From: "André Almeida" <andrealmeid@igalia.com>
To: Mathieu Desnoyers <mathieu.desnoyers@efficios.com>
Cc: "linux-kernel@vger.kernel.org" <linux-kernel@vger.kernel.org>,
Thomas Gleixner <tglx@linutronix.de>,
"Paul E . McKenney" <paulmck@kernel.org>,
Boqun Feng <boqun.feng@gmail.com>,
"H . Peter Anvin" <hpa@zytor.com>, Paul Turner <pjt@google.com>,
"linux-api@vger.kernel.org" <linux-api@vger.kernel.org>,
David Laight <David.Laight@ACULAB.COM>,
Christian Brauner <brauner@kernel.org>,
Florian Weimer <fw@deneb.enyo.de>,
"carlos@redhat.com" <carlos@redhat.com>,
Peter Oskolkov <posk@posk.io>,
Alexander Mikhalitsyn <alexander@mihalicyn.com>,
'Peter Zijlstra' <peterz@infradead.org>,
Chris Kennelly <ckennelly@google.com>,
Ingo Molnar <mingo@redhat.com>,
Darren Hart <dvhart@infradead.org>,
Davidlohr Bueso <dave@stgolabs.net>,
"libc-alpha@sourceware.org" <libc-alpha@sourceware.org>,
Steven Rostedt <rostedt@goodmis.org>,
Jonathan Corbet <corbet@lwn.net>,
Noah Goldstein <goldstein.w.n@gmail.com>,
Daniel Colascione <dancol@google.com>,
"longman@redhat.com" <longman@redhat.com>,
Florian Weimer <fweimer@redhat.com>
Subject: Re: [RFC PATCH v2 1/4] rseq: Add sched_state field to struct rseq
Date: Thu, 28 Sep 2023 17:05:59 +0200 [thread overview]

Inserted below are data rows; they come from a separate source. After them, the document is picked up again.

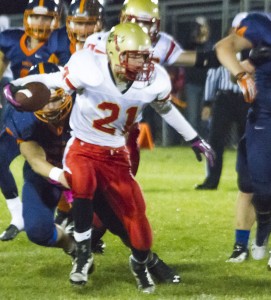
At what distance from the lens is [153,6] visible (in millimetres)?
5086

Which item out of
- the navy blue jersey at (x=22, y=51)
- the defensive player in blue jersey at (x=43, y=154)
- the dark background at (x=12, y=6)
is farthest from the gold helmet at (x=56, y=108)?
the dark background at (x=12, y=6)

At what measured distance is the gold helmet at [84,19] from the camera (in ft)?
18.5

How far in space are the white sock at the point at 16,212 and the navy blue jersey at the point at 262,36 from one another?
5.42ft

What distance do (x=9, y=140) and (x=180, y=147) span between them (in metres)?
7.35

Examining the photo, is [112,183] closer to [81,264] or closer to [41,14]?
[81,264]

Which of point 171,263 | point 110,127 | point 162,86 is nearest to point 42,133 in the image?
point 110,127

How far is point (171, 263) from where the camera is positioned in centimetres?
524

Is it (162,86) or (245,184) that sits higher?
(162,86)

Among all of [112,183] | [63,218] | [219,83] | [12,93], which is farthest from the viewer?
[219,83]

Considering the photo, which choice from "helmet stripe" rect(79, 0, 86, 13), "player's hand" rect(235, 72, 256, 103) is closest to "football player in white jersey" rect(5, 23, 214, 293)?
"player's hand" rect(235, 72, 256, 103)

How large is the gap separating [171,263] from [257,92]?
1.03 metres

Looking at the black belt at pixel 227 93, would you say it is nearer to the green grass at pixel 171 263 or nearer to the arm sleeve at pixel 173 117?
the green grass at pixel 171 263

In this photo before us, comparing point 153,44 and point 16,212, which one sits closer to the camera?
point 153,44

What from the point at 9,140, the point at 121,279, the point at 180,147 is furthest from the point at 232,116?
the point at 180,147
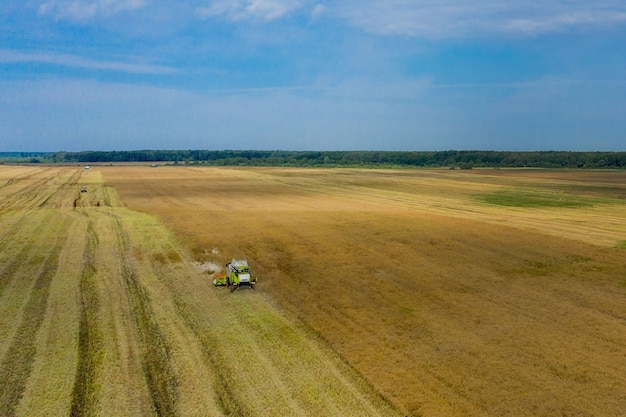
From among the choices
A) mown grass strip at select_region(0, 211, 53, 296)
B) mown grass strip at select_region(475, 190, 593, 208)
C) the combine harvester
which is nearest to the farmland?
mown grass strip at select_region(0, 211, 53, 296)

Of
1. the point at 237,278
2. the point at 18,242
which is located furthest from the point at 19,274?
the point at 237,278

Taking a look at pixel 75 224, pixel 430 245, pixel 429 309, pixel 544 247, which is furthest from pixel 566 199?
pixel 75 224

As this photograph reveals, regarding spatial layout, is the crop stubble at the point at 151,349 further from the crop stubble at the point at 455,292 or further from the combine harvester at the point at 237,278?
the crop stubble at the point at 455,292

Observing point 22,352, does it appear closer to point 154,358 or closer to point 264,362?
point 154,358

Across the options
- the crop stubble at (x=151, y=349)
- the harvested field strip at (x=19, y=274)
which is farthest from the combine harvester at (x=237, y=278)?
the harvested field strip at (x=19, y=274)

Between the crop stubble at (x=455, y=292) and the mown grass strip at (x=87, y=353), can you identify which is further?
the crop stubble at (x=455, y=292)
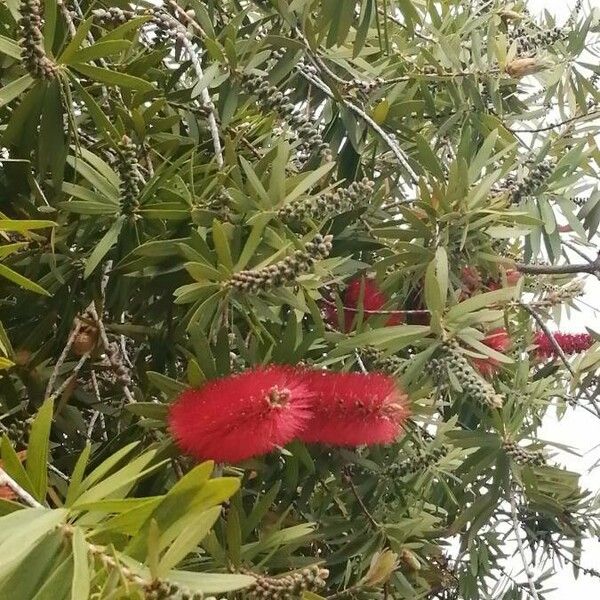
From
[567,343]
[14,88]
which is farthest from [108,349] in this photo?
[567,343]

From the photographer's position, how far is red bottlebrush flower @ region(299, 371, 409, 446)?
0.69 meters

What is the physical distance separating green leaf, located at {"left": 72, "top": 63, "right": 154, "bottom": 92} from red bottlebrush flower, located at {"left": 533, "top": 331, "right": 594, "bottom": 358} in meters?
0.71

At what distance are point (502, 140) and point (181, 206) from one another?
1.53 feet

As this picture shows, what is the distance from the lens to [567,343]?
1184 mm

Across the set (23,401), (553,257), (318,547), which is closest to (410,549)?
(318,547)

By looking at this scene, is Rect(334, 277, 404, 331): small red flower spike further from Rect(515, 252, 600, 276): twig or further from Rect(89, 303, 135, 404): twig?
Rect(89, 303, 135, 404): twig

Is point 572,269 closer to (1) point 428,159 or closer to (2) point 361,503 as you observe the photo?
(1) point 428,159

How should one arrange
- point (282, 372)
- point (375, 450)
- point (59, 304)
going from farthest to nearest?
point (375, 450), point (59, 304), point (282, 372)

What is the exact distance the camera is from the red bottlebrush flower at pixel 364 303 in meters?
0.91

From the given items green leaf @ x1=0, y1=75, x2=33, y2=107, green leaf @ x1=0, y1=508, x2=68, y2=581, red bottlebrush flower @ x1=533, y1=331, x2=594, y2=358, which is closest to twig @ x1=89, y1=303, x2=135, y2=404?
green leaf @ x1=0, y1=75, x2=33, y2=107

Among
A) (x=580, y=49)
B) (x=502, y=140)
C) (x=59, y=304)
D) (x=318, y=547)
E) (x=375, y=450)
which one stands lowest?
(x=318, y=547)

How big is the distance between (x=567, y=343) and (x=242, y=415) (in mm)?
732

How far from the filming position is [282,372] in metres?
0.67

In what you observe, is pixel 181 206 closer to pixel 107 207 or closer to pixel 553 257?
pixel 107 207
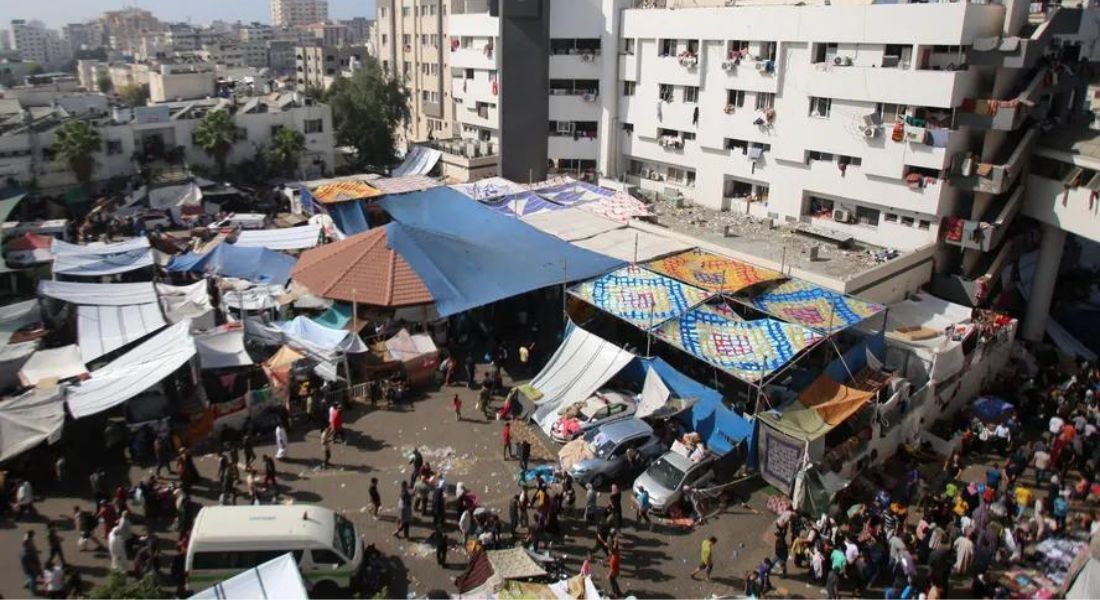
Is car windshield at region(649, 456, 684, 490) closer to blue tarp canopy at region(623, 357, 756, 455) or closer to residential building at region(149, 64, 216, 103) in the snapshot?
blue tarp canopy at region(623, 357, 756, 455)

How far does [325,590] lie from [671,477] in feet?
23.3

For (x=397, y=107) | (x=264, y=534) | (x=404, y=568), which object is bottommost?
(x=404, y=568)

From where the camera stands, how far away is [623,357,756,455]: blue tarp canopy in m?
16.7

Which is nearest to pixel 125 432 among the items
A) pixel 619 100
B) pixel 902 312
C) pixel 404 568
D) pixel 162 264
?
pixel 404 568

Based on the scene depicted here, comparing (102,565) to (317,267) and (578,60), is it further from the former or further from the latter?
(578,60)

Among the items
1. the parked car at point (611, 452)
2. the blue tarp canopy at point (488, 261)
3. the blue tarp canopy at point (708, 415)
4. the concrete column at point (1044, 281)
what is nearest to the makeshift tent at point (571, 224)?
the blue tarp canopy at point (488, 261)

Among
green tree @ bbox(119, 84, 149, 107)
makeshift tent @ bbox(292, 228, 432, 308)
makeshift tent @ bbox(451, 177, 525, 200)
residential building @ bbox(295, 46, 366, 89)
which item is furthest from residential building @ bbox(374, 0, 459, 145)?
green tree @ bbox(119, 84, 149, 107)

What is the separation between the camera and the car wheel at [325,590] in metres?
12.5

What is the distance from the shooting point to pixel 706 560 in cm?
1330

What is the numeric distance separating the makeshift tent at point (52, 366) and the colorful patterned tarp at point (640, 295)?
12.9 metres

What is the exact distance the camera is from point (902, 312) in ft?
71.4

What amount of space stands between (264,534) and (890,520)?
459 inches

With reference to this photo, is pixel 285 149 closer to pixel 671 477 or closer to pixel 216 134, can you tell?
pixel 216 134

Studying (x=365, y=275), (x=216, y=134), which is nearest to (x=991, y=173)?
(x=365, y=275)
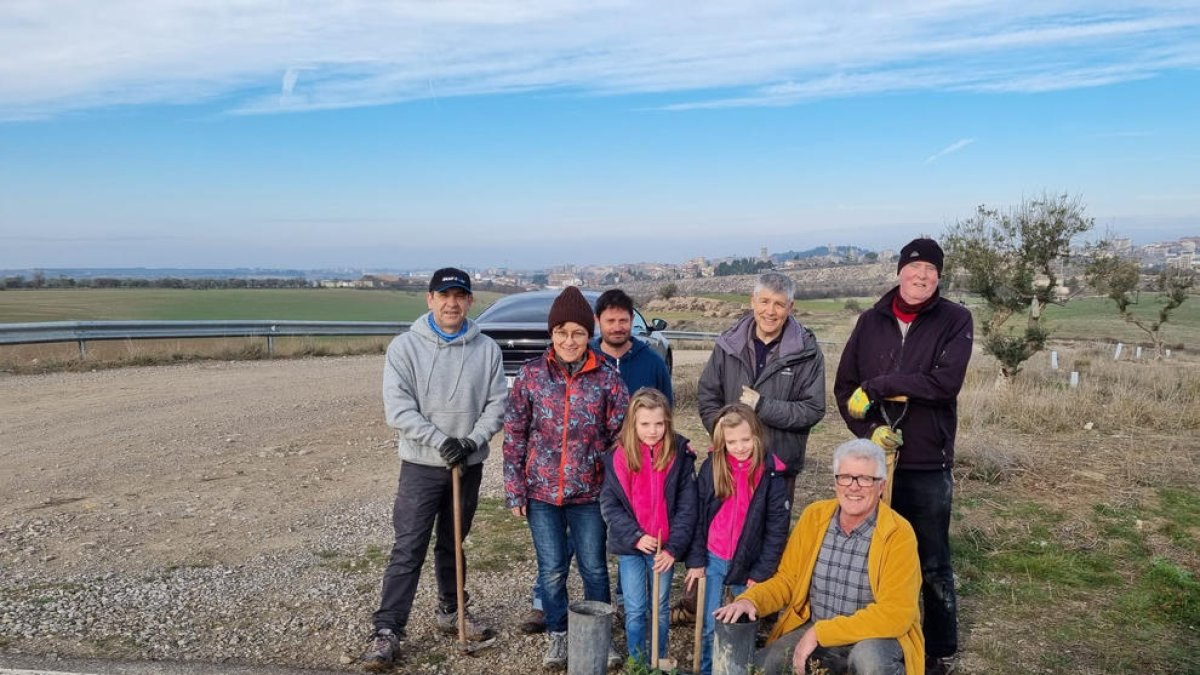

Message-ID: <ab59863f-25f0-4635-8408-4aaec39ec6c2@igalia.com> (raw)
In-Reply-To: <34ddb730-8893-19a8-00fe-84c4e281eef1@efficios.com>
On 9/28/23 15:20, Mathieu Desnoyers wrote:
> On 9/28/23 07:22, David Laight wrote:
>> From: Peter Zijlstra
>>> Sent: 28 September 2023 11:39
>>>
>>> On Mon, May 29, 2023 at 03:14:13PM -0400, Mathieu Desnoyers wrote:
>>>> Expose the "on-cpu" state for each thread through struct rseq to allow
>>>> adaptative mutexes to decide more accurately between busy-waiting and
>>>> calling sys_futex() to release the CPU, based on the on-cpu state
>>>> of the
>>>> mutex owner.
>>
>> Are you trying to avoid spinning when the owning process is sleeping?
>
> Yes, this is my main intent.
>
>> Or trying to avoid the system call when it will find that the futex
>> is no longer held?
>>
>> The latter is really horribly detremental.
>
> That's a good questions. What should we do in those three situations
> when trying to grab the lock:
>
> 1) Lock has no owner
>
> We probably want to simply grab the lock with an atomic instruction.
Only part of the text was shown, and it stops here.